Mi marido dice que a los hombres se los trataba todavía peor. Las celdas para hombres eran aún más pequeñas, sin iluminación, y con un inodoro descompuesto. Se los llevaba una o dos veces por día encapuchados al baño.
A mí me interrogaron al séptimo día. Dos hombres enmascarados empezaron enseguida a intimidarme y a presionarme psicológicamente. Me preguntaron qué pensaba sobre el Ejército ucraniano. Como no los entendí, empezaron a torturarme con electrochoque en las piernas, luego, con más tensión, en las manos. Me obligaron a arrodillarme y me retorcieron los brazos. Me preguntaron cómo se trabajaba para el Ejército ucraniano en nuestra casa. Yo trabajé durante 15 años como pedagoga y dirigía un grupo de teatro para niños. Me acusaron de ser una maestra proucraniana. Dos días después vino un guardia y me dijo que saliera. El día anterior, una mujer joven fue golpeada duramente en el rostro y torturada con electrochoques. La amenazaron con cortarle los dedos. Pensé que me esperaba lo mismo. Pero mi marido y yo fuimos liberados. Como supe después, mi hermana había comprado nuestra libertad con oro. A mi marido no lo interrogaron.
En casa teníamos miedo de hablar en voz alta porque pensábamos que podían escucharnos. Durante mucho tiempo no me animé a huir a través de Rusia, tenía pánico. Pero dos semanas después de nuestra liberación nos fuimos sin decirle nada a nuestros parientes, por miedo a que todo se repitiera. Hace un mes que vivimos en Irlanda, y todavía no me puedo recuperar de lo que viví. Desde entonces tengo problemas cardíacos y se me encaneció el cabello. Durante la ocupación rusa perdí 10 kilos.

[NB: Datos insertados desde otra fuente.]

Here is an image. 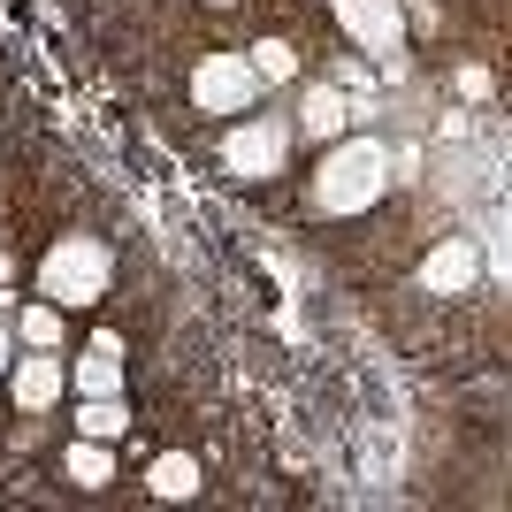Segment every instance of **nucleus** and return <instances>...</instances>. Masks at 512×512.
Here are the masks:
<instances>
[{"instance_id": "1", "label": "nucleus", "mask_w": 512, "mask_h": 512, "mask_svg": "<svg viewBox=\"0 0 512 512\" xmlns=\"http://www.w3.org/2000/svg\"><path fill=\"white\" fill-rule=\"evenodd\" d=\"M115 283V245L107 237H54L39 253V299H54L62 314H92Z\"/></svg>"}, {"instance_id": "2", "label": "nucleus", "mask_w": 512, "mask_h": 512, "mask_svg": "<svg viewBox=\"0 0 512 512\" xmlns=\"http://www.w3.org/2000/svg\"><path fill=\"white\" fill-rule=\"evenodd\" d=\"M184 100H192V115H207V123H237V115H253V100H260V69L245 62V46H207V54H192Z\"/></svg>"}, {"instance_id": "3", "label": "nucleus", "mask_w": 512, "mask_h": 512, "mask_svg": "<svg viewBox=\"0 0 512 512\" xmlns=\"http://www.w3.org/2000/svg\"><path fill=\"white\" fill-rule=\"evenodd\" d=\"M306 199H314V214L375 207V199H383V146H375V138H344V146H329V161L314 169Z\"/></svg>"}, {"instance_id": "4", "label": "nucleus", "mask_w": 512, "mask_h": 512, "mask_svg": "<svg viewBox=\"0 0 512 512\" xmlns=\"http://www.w3.org/2000/svg\"><path fill=\"white\" fill-rule=\"evenodd\" d=\"M62 390H69V367L54 344H23V360H8V398H16L23 421H46L62 406Z\"/></svg>"}, {"instance_id": "5", "label": "nucleus", "mask_w": 512, "mask_h": 512, "mask_svg": "<svg viewBox=\"0 0 512 512\" xmlns=\"http://www.w3.org/2000/svg\"><path fill=\"white\" fill-rule=\"evenodd\" d=\"M283 153H291V130H283L276 115H237L222 161H230V176H245V184H268V176H283Z\"/></svg>"}, {"instance_id": "6", "label": "nucleus", "mask_w": 512, "mask_h": 512, "mask_svg": "<svg viewBox=\"0 0 512 512\" xmlns=\"http://www.w3.org/2000/svg\"><path fill=\"white\" fill-rule=\"evenodd\" d=\"M337 23H344V39L360 46V54H398V46H406L398 0H337Z\"/></svg>"}, {"instance_id": "7", "label": "nucleus", "mask_w": 512, "mask_h": 512, "mask_svg": "<svg viewBox=\"0 0 512 512\" xmlns=\"http://www.w3.org/2000/svg\"><path fill=\"white\" fill-rule=\"evenodd\" d=\"M123 383H130V344L100 329V337L85 344V360L69 367V390H77V398H123Z\"/></svg>"}, {"instance_id": "8", "label": "nucleus", "mask_w": 512, "mask_h": 512, "mask_svg": "<svg viewBox=\"0 0 512 512\" xmlns=\"http://www.w3.org/2000/svg\"><path fill=\"white\" fill-rule=\"evenodd\" d=\"M62 474L77 490H107V482L123 474V459H115V444H100V436H77V444L62 451Z\"/></svg>"}, {"instance_id": "9", "label": "nucleus", "mask_w": 512, "mask_h": 512, "mask_svg": "<svg viewBox=\"0 0 512 512\" xmlns=\"http://www.w3.org/2000/svg\"><path fill=\"white\" fill-rule=\"evenodd\" d=\"M474 276H482V260H474V245H459V237L421 260V283H428V291H444V299H451V291H467Z\"/></svg>"}, {"instance_id": "10", "label": "nucleus", "mask_w": 512, "mask_h": 512, "mask_svg": "<svg viewBox=\"0 0 512 512\" xmlns=\"http://www.w3.org/2000/svg\"><path fill=\"white\" fill-rule=\"evenodd\" d=\"M199 482H207V474H199L192 451H161L146 467V497H199Z\"/></svg>"}, {"instance_id": "11", "label": "nucleus", "mask_w": 512, "mask_h": 512, "mask_svg": "<svg viewBox=\"0 0 512 512\" xmlns=\"http://www.w3.org/2000/svg\"><path fill=\"white\" fill-rule=\"evenodd\" d=\"M69 428H77V436H100V444H123L130 436V406L123 398H77Z\"/></svg>"}, {"instance_id": "12", "label": "nucleus", "mask_w": 512, "mask_h": 512, "mask_svg": "<svg viewBox=\"0 0 512 512\" xmlns=\"http://www.w3.org/2000/svg\"><path fill=\"white\" fill-rule=\"evenodd\" d=\"M245 62L260 69V85H299L306 54H299L291 39H253V46H245Z\"/></svg>"}, {"instance_id": "13", "label": "nucleus", "mask_w": 512, "mask_h": 512, "mask_svg": "<svg viewBox=\"0 0 512 512\" xmlns=\"http://www.w3.org/2000/svg\"><path fill=\"white\" fill-rule=\"evenodd\" d=\"M16 337H23V344H54V352H62L69 314H62L54 299H31V306H23V321H16Z\"/></svg>"}, {"instance_id": "14", "label": "nucleus", "mask_w": 512, "mask_h": 512, "mask_svg": "<svg viewBox=\"0 0 512 512\" xmlns=\"http://www.w3.org/2000/svg\"><path fill=\"white\" fill-rule=\"evenodd\" d=\"M8 352H16V337H8V329H0V375H8Z\"/></svg>"}, {"instance_id": "15", "label": "nucleus", "mask_w": 512, "mask_h": 512, "mask_svg": "<svg viewBox=\"0 0 512 512\" xmlns=\"http://www.w3.org/2000/svg\"><path fill=\"white\" fill-rule=\"evenodd\" d=\"M207 8H245V0H207Z\"/></svg>"}, {"instance_id": "16", "label": "nucleus", "mask_w": 512, "mask_h": 512, "mask_svg": "<svg viewBox=\"0 0 512 512\" xmlns=\"http://www.w3.org/2000/svg\"><path fill=\"white\" fill-rule=\"evenodd\" d=\"M169 8H176V0H169Z\"/></svg>"}]
</instances>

Liudmila dejó Balakliya a principios de julio
Cuando los rusos llegaron a la ciudad, todos tenían miedo de salir de sus casas porque no sabían qué les esperaba. Y en la calle, la gente tenía miedo de decir lo que pensaba. Pero hubo muchos que apoyaron a Rusia y creyeron que Rusia se quedaría aquí para siempre. Cuando empezó la invasión, viajé con mi marido y mi hija de 18 años a la casa de amigos.

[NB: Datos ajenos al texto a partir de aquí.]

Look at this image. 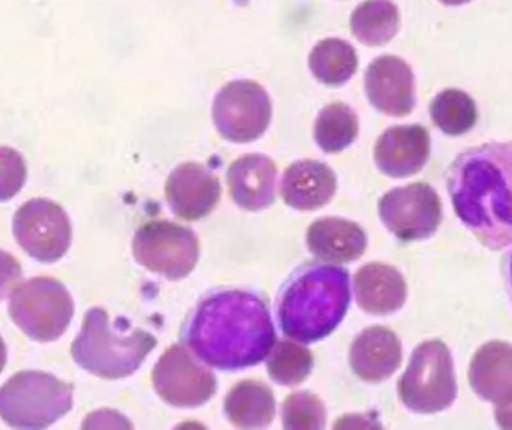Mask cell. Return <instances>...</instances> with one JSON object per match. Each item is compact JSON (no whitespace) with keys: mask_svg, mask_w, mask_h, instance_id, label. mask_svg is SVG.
Here are the masks:
<instances>
[{"mask_svg":"<svg viewBox=\"0 0 512 430\" xmlns=\"http://www.w3.org/2000/svg\"><path fill=\"white\" fill-rule=\"evenodd\" d=\"M9 317L33 341L53 342L71 324L74 302L62 282L51 278L29 279L12 291Z\"/></svg>","mask_w":512,"mask_h":430,"instance_id":"52a82bcc","label":"cell"},{"mask_svg":"<svg viewBox=\"0 0 512 430\" xmlns=\"http://www.w3.org/2000/svg\"><path fill=\"white\" fill-rule=\"evenodd\" d=\"M156 393L171 407L198 408L215 396L218 381L209 368L198 362L185 344L165 351L153 369Z\"/></svg>","mask_w":512,"mask_h":430,"instance_id":"8fae6325","label":"cell"},{"mask_svg":"<svg viewBox=\"0 0 512 430\" xmlns=\"http://www.w3.org/2000/svg\"><path fill=\"white\" fill-rule=\"evenodd\" d=\"M357 305L367 314L390 315L405 305L408 288L402 273L388 264L370 263L354 276Z\"/></svg>","mask_w":512,"mask_h":430,"instance_id":"44dd1931","label":"cell"},{"mask_svg":"<svg viewBox=\"0 0 512 430\" xmlns=\"http://www.w3.org/2000/svg\"><path fill=\"white\" fill-rule=\"evenodd\" d=\"M325 420H327V411L324 404L313 393H294L283 402L282 422L285 429H324Z\"/></svg>","mask_w":512,"mask_h":430,"instance_id":"83f0119b","label":"cell"},{"mask_svg":"<svg viewBox=\"0 0 512 430\" xmlns=\"http://www.w3.org/2000/svg\"><path fill=\"white\" fill-rule=\"evenodd\" d=\"M313 369V356L303 345L280 341L273 345L267 359L271 380L280 386H298L309 378Z\"/></svg>","mask_w":512,"mask_h":430,"instance_id":"4316f807","label":"cell"},{"mask_svg":"<svg viewBox=\"0 0 512 430\" xmlns=\"http://www.w3.org/2000/svg\"><path fill=\"white\" fill-rule=\"evenodd\" d=\"M224 408L228 420L239 428H265L276 416V399L264 383L242 381L228 392Z\"/></svg>","mask_w":512,"mask_h":430,"instance_id":"7402d4cb","label":"cell"},{"mask_svg":"<svg viewBox=\"0 0 512 430\" xmlns=\"http://www.w3.org/2000/svg\"><path fill=\"white\" fill-rule=\"evenodd\" d=\"M26 177L23 156L11 147H0V203L14 198L26 183Z\"/></svg>","mask_w":512,"mask_h":430,"instance_id":"f1b7e54d","label":"cell"},{"mask_svg":"<svg viewBox=\"0 0 512 430\" xmlns=\"http://www.w3.org/2000/svg\"><path fill=\"white\" fill-rule=\"evenodd\" d=\"M429 156L430 135L421 125L393 126L376 141V167L394 179L420 173Z\"/></svg>","mask_w":512,"mask_h":430,"instance_id":"9a60e30c","label":"cell"},{"mask_svg":"<svg viewBox=\"0 0 512 430\" xmlns=\"http://www.w3.org/2000/svg\"><path fill=\"white\" fill-rule=\"evenodd\" d=\"M309 68L319 83L342 86L357 72V51L343 39H322L310 53Z\"/></svg>","mask_w":512,"mask_h":430,"instance_id":"cb8c5ba5","label":"cell"},{"mask_svg":"<svg viewBox=\"0 0 512 430\" xmlns=\"http://www.w3.org/2000/svg\"><path fill=\"white\" fill-rule=\"evenodd\" d=\"M439 2H442L444 5L448 6H459L465 5V3L471 2V0H439Z\"/></svg>","mask_w":512,"mask_h":430,"instance_id":"d6a6232c","label":"cell"},{"mask_svg":"<svg viewBox=\"0 0 512 430\" xmlns=\"http://www.w3.org/2000/svg\"><path fill=\"white\" fill-rule=\"evenodd\" d=\"M156 344L152 333L132 329L123 318L111 324L105 309L92 308L72 344L71 354L75 363L89 374L105 380H122L141 368Z\"/></svg>","mask_w":512,"mask_h":430,"instance_id":"277c9868","label":"cell"},{"mask_svg":"<svg viewBox=\"0 0 512 430\" xmlns=\"http://www.w3.org/2000/svg\"><path fill=\"white\" fill-rule=\"evenodd\" d=\"M182 339L201 362L230 372L267 359L276 333L270 311L258 294L218 290L204 297L189 315Z\"/></svg>","mask_w":512,"mask_h":430,"instance_id":"6da1fadb","label":"cell"},{"mask_svg":"<svg viewBox=\"0 0 512 430\" xmlns=\"http://www.w3.org/2000/svg\"><path fill=\"white\" fill-rule=\"evenodd\" d=\"M469 384L478 398L508 408L512 405V345L492 341L475 353L469 368Z\"/></svg>","mask_w":512,"mask_h":430,"instance_id":"2e32d148","label":"cell"},{"mask_svg":"<svg viewBox=\"0 0 512 430\" xmlns=\"http://www.w3.org/2000/svg\"><path fill=\"white\" fill-rule=\"evenodd\" d=\"M132 251L138 264L170 281L191 275L200 258V242L194 231L176 222L152 221L141 225Z\"/></svg>","mask_w":512,"mask_h":430,"instance_id":"ba28073f","label":"cell"},{"mask_svg":"<svg viewBox=\"0 0 512 430\" xmlns=\"http://www.w3.org/2000/svg\"><path fill=\"white\" fill-rule=\"evenodd\" d=\"M276 164L264 155H246L227 171L231 197L249 212L267 209L276 201Z\"/></svg>","mask_w":512,"mask_h":430,"instance_id":"ac0fdd59","label":"cell"},{"mask_svg":"<svg viewBox=\"0 0 512 430\" xmlns=\"http://www.w3.org/2000/svg\"><path fill=\"white\" fill-rule=\"evenodd\" d=\"M23 276L20 263L17 258L8 252L0 251V300L5 299Z\"/></svg>","mask_w":512,"mask_h":430,"instance_id":"f546056e","label":"cell"},{"mask_svg":"<svg viewBox=\"0 0 512 430\" xmlns=\"http://www.w3.org/2000/svg\"><path fill=\"white\" fill-rule=\"evenodd\" d=\"M315 141L325 153H339L358 137V117L349 105L333 102L319 111L315 122Z\"/></svg>","mask_w":512,"mask_h":430,"instance_id":"d4e9b609","label":"cell"},{"mask_svg":"<svg viewBox=\"0 0 512 430\" xmlns=\"http://www.w3.org/2000/svg\"><path fill=\"white\" fill-rule=\"evenodd\" d=\"M218 177L197 162H185L174 168L165 185L170 209L185 221H200L209 216L221 200Z\"/></svg>","mask_w":512,"mask_h":430,"instance_id":"5bb4252c","label":"cell"},{"mask_svg":"<svg viewBox=\"0 0 512 430\" xmlns=\"http://www.w3.org/2000/svg\"><path fill=\"white\" fill-rule=\"evenodd\" d=\"M351 305V276L343 267L307 263L283 285L277 320L283 335L301 344L330 336Z\"/></svg>","mask_w":512,"mask_h":430,"instance_id":"3957f363","label":"cell"},{"mask_svg":"<svg viewBox=\"0 0 512 430\" xmlns=\"http://www.w3.org/2000/svg\"><path fill=\"white\" fill-rule=\"evenodd\" d=\"M12 228L20 248L39 263H56L71 246V221L62 206L47 198L23 204Z\"/></svg>","mask_w":512,"mask_h":430,"instance_id":"30bf717a","label":"cell"},{"mask_svg":"<svg viewBox=\"0 0 512 430\" xmlns=\"http://www.w3.org/2000/svg\"><path fill=\"white\" fill-rule=\"evenodd\" d=\"M447 188L456 215L481 245H512V143H487L460 153Z\"/></svg>","mask_w":512,"mask_h":430,"instance_id":"7a4b0ae2","label":"cell"},{"mask_svg":"<svg viewBox=\"0 0 512 430\" xmlns=\"http://www.w3.org/2000/svg\"><path fill=\"white\" fill-rule=\"evenodd\" d=\"M74 386L45 372H18L0 387V419L17 429H47L74 405Z\"/></svg>","mask_w":512,"mask_h":430,"instance_id":"5b68a950","label":"cell"},{"mask_svg":"<svg viewBox=\"0 0 512 430\" xmlns=\"http://www.w3.org/2000/svg\"><path fill=\"white\" fill-rule=\"evenodd\" d=\"M6 357H8V354H6V345L5 342H3V339L0 338V372L5 368Z\"/></svg>","mask_w":512,"mask_h":430,"instance_id":"1f68e13d","label":"cell"},{"mask_svg":"<svg viewBox=\"0 0 512 430\" xmlns=\"http://www.w3.org/2000/svg\"><path fill=\"white\" fill-rule=\"evenodd\" d=\"M271 120V102L261 84L252 80L228 83L213 102V122L222 137L233 143L258 140Z\"/></svg>","mask_w":512,"mask_h":430,"instance_id":"9c48e42d","label":"cell"},{"mask_svg":"<svg viewBox=\"0 0 512 430\" xmlns=\"http://www.w3.org/2000/svg\"><path fill=\"white\" fill-rule=\"evenodd\" d=\"M403 405L418 414L447 410L457 398L453 357L442 341L418 345L399 381Z\"/></svg>","mask_w":512,"mask_h":430,"instance_id":"8992f818","label":"cell"},{"mask_svg":"<svg viewBox=\"0 0 512 430\" xmlns=\"http://www.w3.org/2000/svg\"><path fill=\"white\" fill-rule=\"evenodd\" d=\"M496 420L502 429H512V405L508 408H496Z\"/></svg>","mask_w":512,"mask_h":430,"instance_id":"4dcf8cb0","label":"cell"},{"mask_svg":"<svg viewBox=\"0 0 512 430\" xmlns=\"http://www.w3.org/2000/svg\"><path fill=\"white\" fill-rule=\"evenodd\" d=\"M433 122L444 134L459 137L474 128L478 108L474 99L459 89L439 93L430 105Z\"/></svg>","mask_w":512,"mask_h":430,"instance_id":"484cf974","label":"cell"},{"mask_svg":"<svg viewBox=\"0 0 512 430\" xmlns=\"http://www.w3.org/2000/svg\"><path fill=\"white\" fill-rule=\"evenodd\" d=\"M378 210L382 224L403 242L429 239L442 221L441 198L427 183L393 189L379 200Z\"/></svg>","mask_w":512,"mask_h":430,"instance_id":"7c38bea8","label":"cell"},{"mask_svg":"<svg viewBox=\"0 0 512 430\" xmlns=\"http://www.w3.org/2000/svg\"><path fill=\"white\" fill-rule=\"evenodd\" d=\"M370 104L393 117H405L415 108V78L411 66L397 56H379L364 75Z\"/></svg>","mask_w":512,"mask_h":430,"instance_id":"4fadbf2b","label":"cell"},{"mask_svg":"<svg viewBox=\"0 0 512 430\" xmlns=\"http://www.w3.org/2000/svg\"><path fill=\"white\" fill-rule=\"evenodd\" d=\"M307 248L318 260L346 264L363 257L367 234L357 222L342 218H321L307 231Z\"/></svg>","mask_w":512,"mask_h":430,"instance_id":"ffe728a7","label":"cell"},{"mask_svg":"<svg viewBox=\"0 0 512 430\" xmlns=\"http://www.w3.org/2000/svg\"><path fill=\"white\" fill-rule=\"evenodd\" d=\"M508 278H510V287L512 291V254L510 257V263H508Z\"/></svg>","mask_w":512,"mask_h":430,"instance_id":"836d02e7","label":"cell"},{"mask_svg":"<svg viewBox=\"0 0 512 430\" xmlns=\"http://www.w3.org/2000/svg\"><path fill=\"white\" fill-rule=\"evenodd\" d=\"M337 177L324 162L304 159L286 168L280 194L286 206L297 210H316L333 200Z\"/></svg>","mask_w":512,"mask_h":430,"instance_id":"d6986e66","label":"cell"},{"mask_svg":"<svg viewBox=\"0 0 512 430\" xmlns=\"http://www.w3.org/2000/svg\"><path fill=\"white\" fill-rule=\"evenodd\" d=\"M402 344L396 333L385 327H369L352 342L349 365L366 383L388 380L402 365Z\"/></svg>","mask_w":512,"mask_h":430,"instance_id":"e0dca14e","label":"cell"},{"mask_svg":"<svg viewBox=\"0 0 512 430\" xmlns=\"http://www.w3.org/2000/svg\"><path fill=\"white\" fill-rule=\"evenodd\" d=\"M399 8L391 0H364L351 15V30L361 44L379 47L399 32Z\"/></svg>","mask_w":512,"mask_h":430,"instance_id":"603a6c76","label":"cell"}]
</instances>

Durante el primer mes y medio allí, tuvimos que buscar refugio repetidamente en el sótano. Nos alimentábamos principalmente de provisiones como fideos y muesli. Nosotros horneábamos el pan. Teníamos miedo de huir porque la ruta a Járkov estaba constantemente bajo fuego. Cuando llegamos por primera vez a la ciudad, me sorprendió la cantidad de casas desiertas. Como una ciudad muerta, completamente desierta. Luego vi incluso a niños que hacían cola para recibir ayuda humanitaria.
Los negocios estaban cerrados al principio. Luego se trajeron mercancías de Kupiansk, que procedían de Rusia o de la llamada “República Popular de Lugansk”. Las solicitudes para recibir una jubilación rusa fueron realizadas principalmente por personas que le creían a la Federación Rusa, o por personas mayores que recibían su pensión por correo y no tenían otra alternativa. Pero las pensiones rusas no se pagaron. Recién en agosto se hizo un pago único de 10.000 rublos a los discapacitados y jubilados. Caminando por la ciudad, vi que solo estaba en circulación la grivna ucraniana, que incluso los militares rusos la usaban para pagar.
No había medicamentos especiales en farmacias y hospitales. La falta de medicamentos fue una de las razones por las que huimos a Zaporiyia, porque tengo que tomar preparados hormonales que ya no estaban disponibles. Ahora queremos volver a casa otra vez, pero me preocupa mucho que los rusos comiencen una ofensiva nuevamente. No quiero que vuelvan.